As I mentioned in last week’s post, I’ve been thinking about changing the overall input method in order to avoid the weird mode switching and the sort of unnatural feel of the cursor. The solution was proposed by Casey Muratori, and is pretty simple: Just always have the player be walking around, even when they are solving panels.
Now, this is really no problem for the toggler panels, as you just move the player around and press a button when you want to switch the tile you are standing on. But for the snake panels, it’s a bit more of a difficult problem. How do I enforce the rules such that the player cannot cross over the line they have already drawn.
My first idea was that perhaps each tile would raise up into a wall behind the player as they stepped off of it. This is good in that it enforces the impassibility of the line by utilizing the collision detection of the player. However, it has the nasty issue of not really lining up with the original mechanic. The problem there is about what happens when the player gets to the last tile of the shape they were wanting to fill in. Since the shape is not really raised/lit up until the player steps off of tile normally, there are really only two options: either the player must step off of the panel entirely, or the tiles have to light up when you step on them but only raise up when you step off of them.

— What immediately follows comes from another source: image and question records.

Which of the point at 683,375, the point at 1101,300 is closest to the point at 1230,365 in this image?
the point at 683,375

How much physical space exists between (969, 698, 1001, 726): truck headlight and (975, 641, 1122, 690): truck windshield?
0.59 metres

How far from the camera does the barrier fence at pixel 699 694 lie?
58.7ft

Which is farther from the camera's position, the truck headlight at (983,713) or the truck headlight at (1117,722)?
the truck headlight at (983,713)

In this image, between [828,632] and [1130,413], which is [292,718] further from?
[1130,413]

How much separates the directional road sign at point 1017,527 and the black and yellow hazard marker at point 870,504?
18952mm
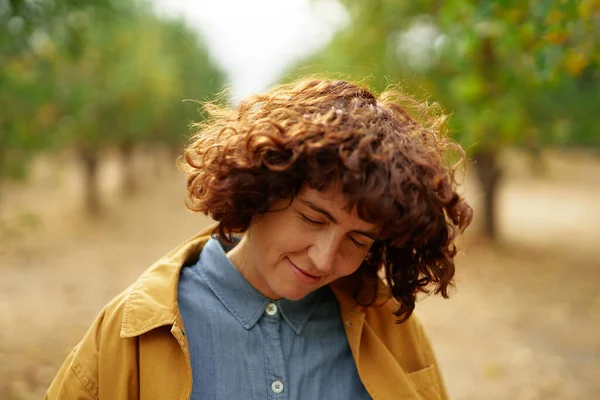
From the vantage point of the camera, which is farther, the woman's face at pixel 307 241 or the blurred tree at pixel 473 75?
the blurred tree at pixel 473 75

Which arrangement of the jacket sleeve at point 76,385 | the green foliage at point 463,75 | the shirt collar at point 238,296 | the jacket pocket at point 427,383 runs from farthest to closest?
the green foliage at point 463,75 < the jacket pocket at point 427,383 < the shirt collar at point 238,296 < the jacket sleeve at point 76,385

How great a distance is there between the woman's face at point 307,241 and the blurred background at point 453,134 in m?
0.46

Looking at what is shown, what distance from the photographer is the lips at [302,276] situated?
1834 mm

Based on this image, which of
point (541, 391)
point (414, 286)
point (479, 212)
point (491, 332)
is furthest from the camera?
point (479, 212)

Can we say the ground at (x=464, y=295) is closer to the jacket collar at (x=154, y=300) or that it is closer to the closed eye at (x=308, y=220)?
the closed eye at (x=308, y=220)

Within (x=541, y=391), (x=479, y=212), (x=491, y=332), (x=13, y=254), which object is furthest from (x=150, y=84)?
(x=541, y=391)

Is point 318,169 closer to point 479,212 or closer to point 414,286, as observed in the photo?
point 414,286

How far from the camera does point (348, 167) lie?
168 centimetres

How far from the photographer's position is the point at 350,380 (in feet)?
6.61

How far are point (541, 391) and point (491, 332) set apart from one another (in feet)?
6.25

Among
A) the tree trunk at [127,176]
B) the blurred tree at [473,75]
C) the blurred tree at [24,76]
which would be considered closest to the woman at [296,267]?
the blurred tree at [24,76]

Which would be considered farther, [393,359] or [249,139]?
[393,359]

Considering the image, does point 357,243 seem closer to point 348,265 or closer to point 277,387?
point 348,265

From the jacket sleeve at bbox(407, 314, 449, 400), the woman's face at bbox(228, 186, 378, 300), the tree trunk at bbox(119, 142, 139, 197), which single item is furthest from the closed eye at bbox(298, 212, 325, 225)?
the tree trunk at bbox(119, 142, 139, 197)
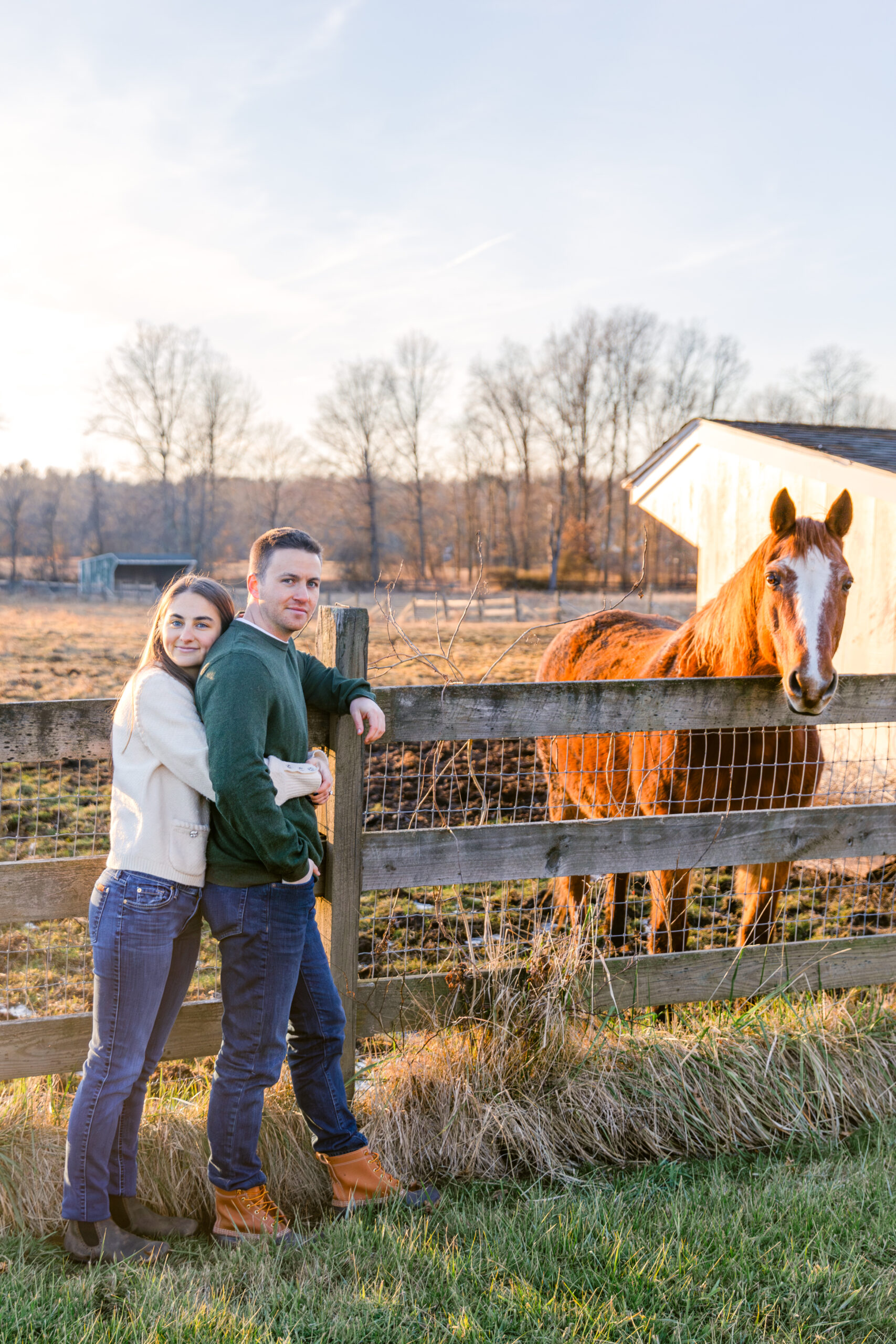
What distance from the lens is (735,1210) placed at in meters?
2.73

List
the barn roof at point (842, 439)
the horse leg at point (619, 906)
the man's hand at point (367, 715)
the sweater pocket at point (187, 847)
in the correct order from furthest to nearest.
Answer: the barn roof at point (842, 439) < the horse leg at point (619, 906) < the man's hand at point (367, 715) < the sweater pocket at point (187, 847)

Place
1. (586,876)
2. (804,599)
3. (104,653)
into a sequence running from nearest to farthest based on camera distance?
(804,599)
(586,876)
(104,653)

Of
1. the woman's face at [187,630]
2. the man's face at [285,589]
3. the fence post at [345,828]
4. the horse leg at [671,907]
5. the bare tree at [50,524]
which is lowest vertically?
the horse leg at [671,907]

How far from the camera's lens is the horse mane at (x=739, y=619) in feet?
12.2

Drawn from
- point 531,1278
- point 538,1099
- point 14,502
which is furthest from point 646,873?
point 14,502

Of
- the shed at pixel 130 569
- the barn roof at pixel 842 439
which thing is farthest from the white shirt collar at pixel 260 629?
the shed at pixel 130 569

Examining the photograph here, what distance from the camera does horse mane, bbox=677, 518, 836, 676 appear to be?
372 centimetres

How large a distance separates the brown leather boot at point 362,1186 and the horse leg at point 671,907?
1.74 meters

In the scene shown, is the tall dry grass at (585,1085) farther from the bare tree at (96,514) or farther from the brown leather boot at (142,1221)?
the bare tree at (96,514)

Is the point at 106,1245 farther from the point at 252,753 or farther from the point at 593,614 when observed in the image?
the point at 593,614

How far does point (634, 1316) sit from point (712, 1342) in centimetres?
19

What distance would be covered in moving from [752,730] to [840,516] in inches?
41.1

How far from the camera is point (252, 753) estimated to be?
2.43 meters

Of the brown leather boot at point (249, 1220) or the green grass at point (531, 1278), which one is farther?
the brown leather boot at point (249, 1220)
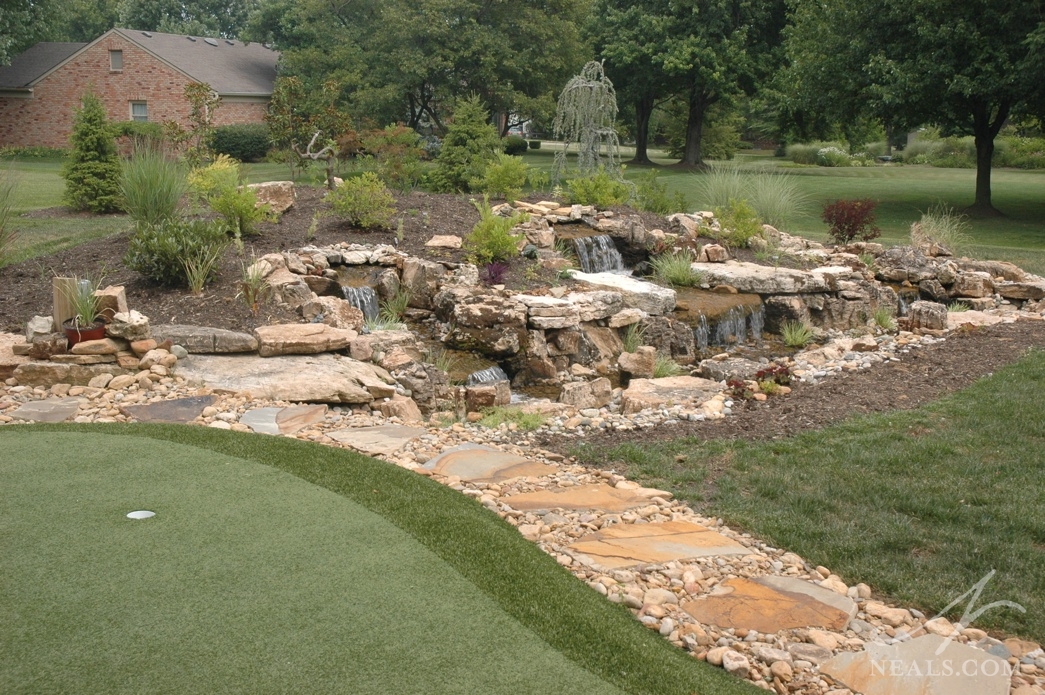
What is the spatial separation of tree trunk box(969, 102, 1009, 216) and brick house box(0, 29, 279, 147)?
25.8m

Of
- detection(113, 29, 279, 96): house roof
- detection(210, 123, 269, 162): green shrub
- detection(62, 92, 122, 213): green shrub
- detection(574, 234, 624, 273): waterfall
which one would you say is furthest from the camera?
detection(113, 29, 279, 96): house roof

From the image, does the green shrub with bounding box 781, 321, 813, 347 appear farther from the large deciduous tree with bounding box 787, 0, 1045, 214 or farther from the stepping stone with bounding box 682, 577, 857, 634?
the large deciduous tree with bounding box 787, 0, 1045, 214

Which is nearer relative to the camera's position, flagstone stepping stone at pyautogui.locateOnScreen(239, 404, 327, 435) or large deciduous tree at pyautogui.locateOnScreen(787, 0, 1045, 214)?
flagstone stepping stone at pyautogui.locateOnScreen(239, 404, 327, 435)

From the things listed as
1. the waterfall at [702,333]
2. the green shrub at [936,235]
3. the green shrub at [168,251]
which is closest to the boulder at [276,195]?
the green shrub at [168,251]

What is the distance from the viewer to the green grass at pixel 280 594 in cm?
299

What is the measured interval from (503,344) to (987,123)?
56.7 ft

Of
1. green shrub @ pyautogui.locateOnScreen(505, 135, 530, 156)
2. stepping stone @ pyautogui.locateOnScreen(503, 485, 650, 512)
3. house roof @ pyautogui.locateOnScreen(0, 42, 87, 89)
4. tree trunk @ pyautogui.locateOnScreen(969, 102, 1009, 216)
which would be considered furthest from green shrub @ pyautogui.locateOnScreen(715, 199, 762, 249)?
house roof @ pyautogui.locateOnScreen(0, 42, 87, 89)

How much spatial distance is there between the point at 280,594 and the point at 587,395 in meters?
5.41

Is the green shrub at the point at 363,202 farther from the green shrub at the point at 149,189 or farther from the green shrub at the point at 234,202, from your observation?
the green shrub at the point at 149,189

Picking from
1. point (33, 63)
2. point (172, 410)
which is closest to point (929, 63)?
point (172, 410)

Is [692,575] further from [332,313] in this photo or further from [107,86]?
[107,86]

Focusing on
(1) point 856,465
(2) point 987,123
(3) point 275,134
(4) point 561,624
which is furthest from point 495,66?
(4) point 561,624

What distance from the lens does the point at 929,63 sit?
64.4 ft

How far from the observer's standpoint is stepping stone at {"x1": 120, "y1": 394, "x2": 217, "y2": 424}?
6.29m
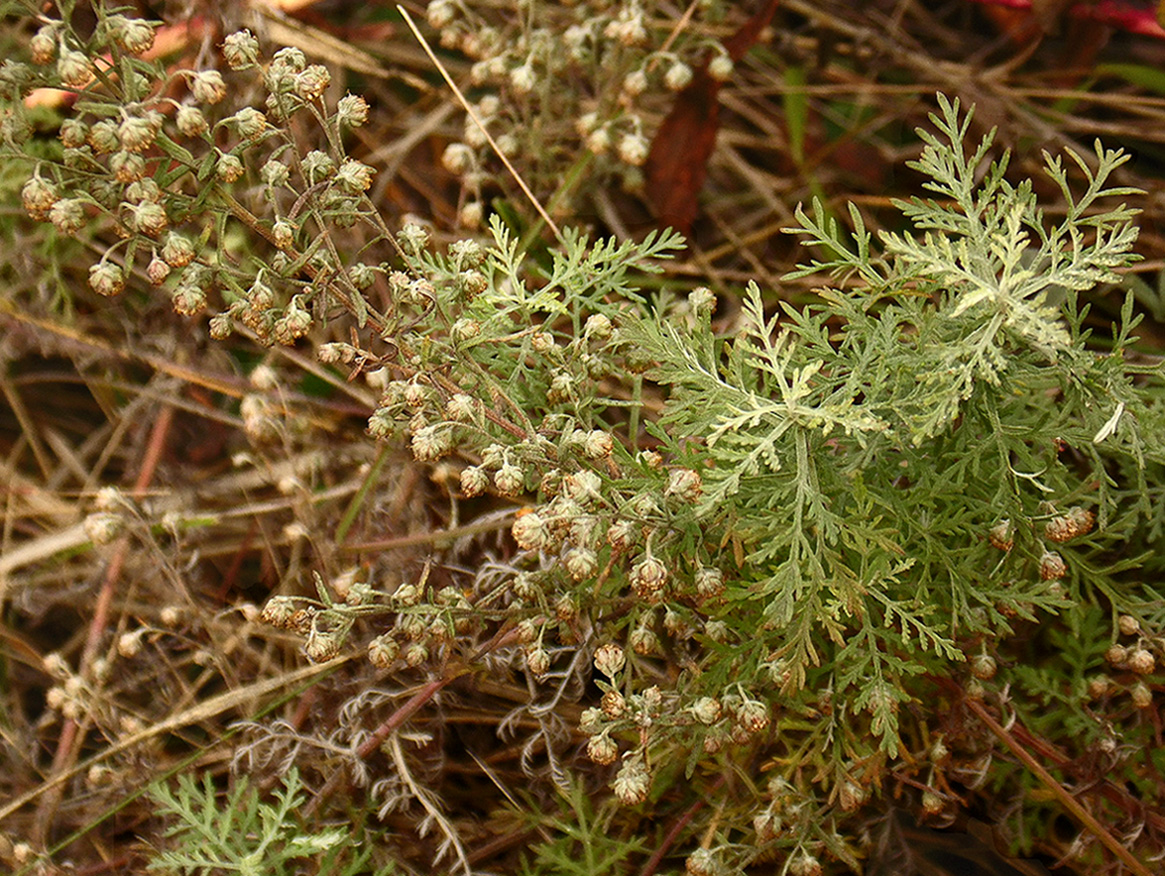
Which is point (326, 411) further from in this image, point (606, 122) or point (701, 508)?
point (701, 508)

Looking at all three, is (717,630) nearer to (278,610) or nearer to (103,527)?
(278,610)

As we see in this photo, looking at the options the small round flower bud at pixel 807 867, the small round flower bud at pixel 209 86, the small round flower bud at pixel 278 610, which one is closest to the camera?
the small round flower bud at pixel 209 86

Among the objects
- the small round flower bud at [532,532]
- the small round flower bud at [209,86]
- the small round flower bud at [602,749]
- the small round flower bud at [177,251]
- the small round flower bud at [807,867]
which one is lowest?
the small round flower bud at [807,867]

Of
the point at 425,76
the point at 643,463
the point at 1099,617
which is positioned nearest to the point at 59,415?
the point at 425,76

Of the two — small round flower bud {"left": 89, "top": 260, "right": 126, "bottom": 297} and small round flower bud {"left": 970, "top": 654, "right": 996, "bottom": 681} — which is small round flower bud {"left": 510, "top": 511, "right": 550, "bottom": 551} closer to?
small round flower bud {"left": 89, "top": 260, "right": 126, "bottom": 297}

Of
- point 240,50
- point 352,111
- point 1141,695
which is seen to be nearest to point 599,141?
point 352,111

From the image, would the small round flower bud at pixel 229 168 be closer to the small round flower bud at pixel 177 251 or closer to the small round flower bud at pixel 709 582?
the small round flower bud at pixel 177 251

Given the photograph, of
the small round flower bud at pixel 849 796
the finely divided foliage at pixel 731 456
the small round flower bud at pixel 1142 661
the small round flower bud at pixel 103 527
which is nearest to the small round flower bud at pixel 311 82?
the finely divided foliage at pixel 731 456

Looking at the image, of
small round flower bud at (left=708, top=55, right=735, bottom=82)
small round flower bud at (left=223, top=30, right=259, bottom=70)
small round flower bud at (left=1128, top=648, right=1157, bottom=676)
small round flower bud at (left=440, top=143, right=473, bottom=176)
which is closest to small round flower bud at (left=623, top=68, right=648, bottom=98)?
small round flower bud at (left=708, top=55, right=735, bottom=82)
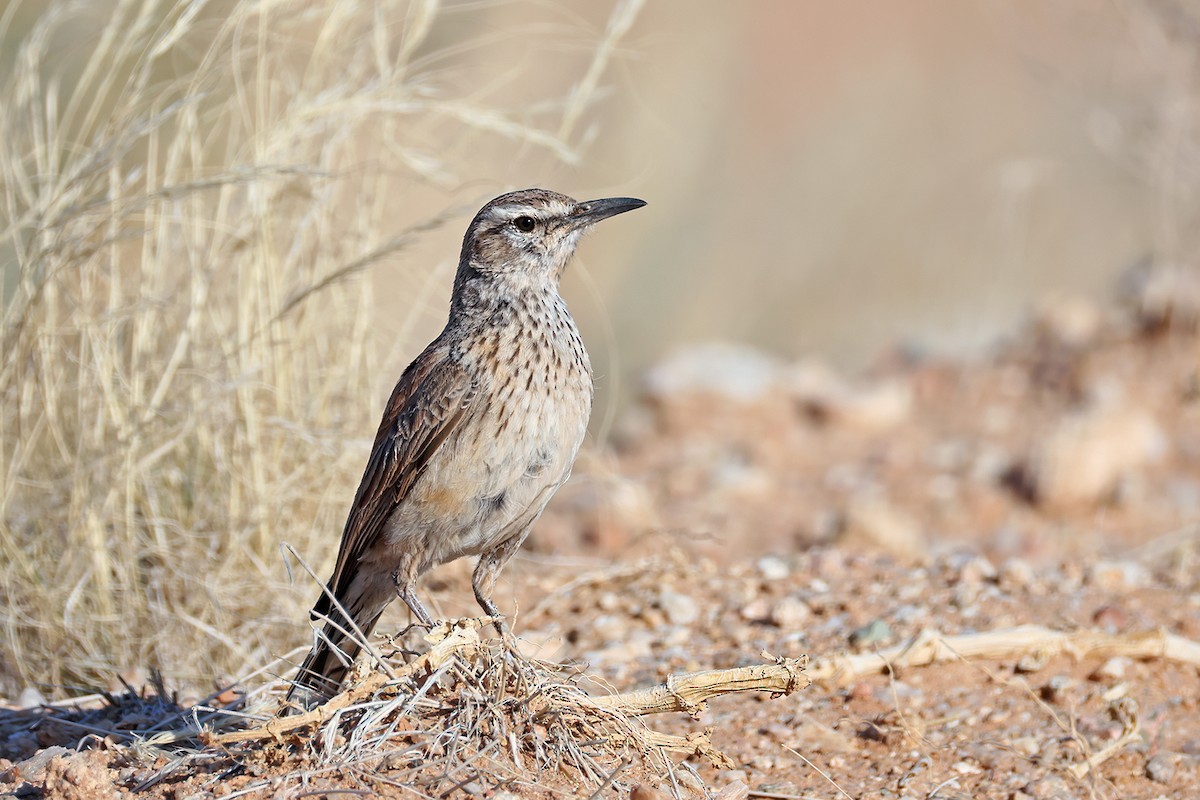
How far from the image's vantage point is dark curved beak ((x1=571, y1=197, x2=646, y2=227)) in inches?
175

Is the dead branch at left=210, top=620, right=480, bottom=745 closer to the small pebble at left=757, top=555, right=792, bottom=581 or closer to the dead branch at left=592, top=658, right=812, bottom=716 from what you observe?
the dead branch at left=592, top=658, right=812, bottom=716

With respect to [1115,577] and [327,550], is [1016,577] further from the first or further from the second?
[327,550]

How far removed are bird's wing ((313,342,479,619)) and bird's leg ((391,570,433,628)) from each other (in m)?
0.19

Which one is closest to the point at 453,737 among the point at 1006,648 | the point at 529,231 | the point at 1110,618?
the point at 529,231

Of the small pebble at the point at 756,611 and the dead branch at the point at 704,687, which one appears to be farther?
the small pebble at the point at 756,611

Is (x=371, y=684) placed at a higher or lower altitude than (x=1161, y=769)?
higher

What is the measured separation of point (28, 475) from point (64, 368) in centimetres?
43

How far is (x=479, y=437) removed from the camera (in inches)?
160

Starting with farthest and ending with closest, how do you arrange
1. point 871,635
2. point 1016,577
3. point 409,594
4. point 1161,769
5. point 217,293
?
point 217,293 → point 1016,577 → point 871,635 → point 409,594 → point 1161,769

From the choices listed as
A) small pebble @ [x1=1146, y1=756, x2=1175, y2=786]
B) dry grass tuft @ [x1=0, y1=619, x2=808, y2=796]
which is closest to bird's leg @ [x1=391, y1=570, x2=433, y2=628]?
dry grass tuft @ [x1=0, y1=619, x2=808, y2=796]

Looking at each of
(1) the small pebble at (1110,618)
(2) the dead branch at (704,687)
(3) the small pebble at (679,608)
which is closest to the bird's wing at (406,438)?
(2) the dead branch at (704,687)

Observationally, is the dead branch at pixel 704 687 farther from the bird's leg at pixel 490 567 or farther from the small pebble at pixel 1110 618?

Neither of these solutions really made me feel very happy, because it didn’t have a good unification between raised tiles and highlighted ones. In short: it seemed pretty forced.
As I also mentioned in the last post, I was also having issues with how you would even define where you would start on that type of panel. If we are saying the player can go around and hit a button on the panel, they can really go and do that anywhere. But for gameplay purposes, sometimes I want to constrain where the player can draw the line from.
So, the idea I came up with this morning is represented in the following gif (just a mockup, but the final thing should be somewhat similar):
So, what is it?
Essentially it is the same as the “can’t start here” tiles of the last post, only represented in a way that is similar to the “raised walls” idea from before. So the player starts on the raised area, which acts as a button, depressing and lighting up. At that point, the next available tiles raise up and can then be pressed. If there are multiple tiles to choose from, all of them depress when one button is pressed, but only the one the player was standing on remains lit.
I usually gravitate towards the ideas that feel like the most elegant representation of an idea. And since I first realized I had this problem, I was really struggling to find anything elegant. It just felt like I was trying to shoehorn the old puzzles into a new mechanic. But this I feel like is a really beautiful solution that enforces the rules of the original mechanic and translates it into a new input method while feeling actually better than the original mechanic did.
I still have one problem to solve with the input method change, which is actually an old problem. And that is visually distinguishing between the two main panel types. I can either have the player always press a button when their avatar is standing over the tile they want to depress, and the toggler panel also will just have a bunch of the button tiles that are raised up and behave a bit differently.
Not totally happy with that, but I’m reaching a point in my game design career that I’ve started to just be at peace and know that a good and elegant idea will come along eventually. The game doesn’t have to ship tomorrow.
Until it does, then maybe we just go with what seems the least bad, or try to cut what we can.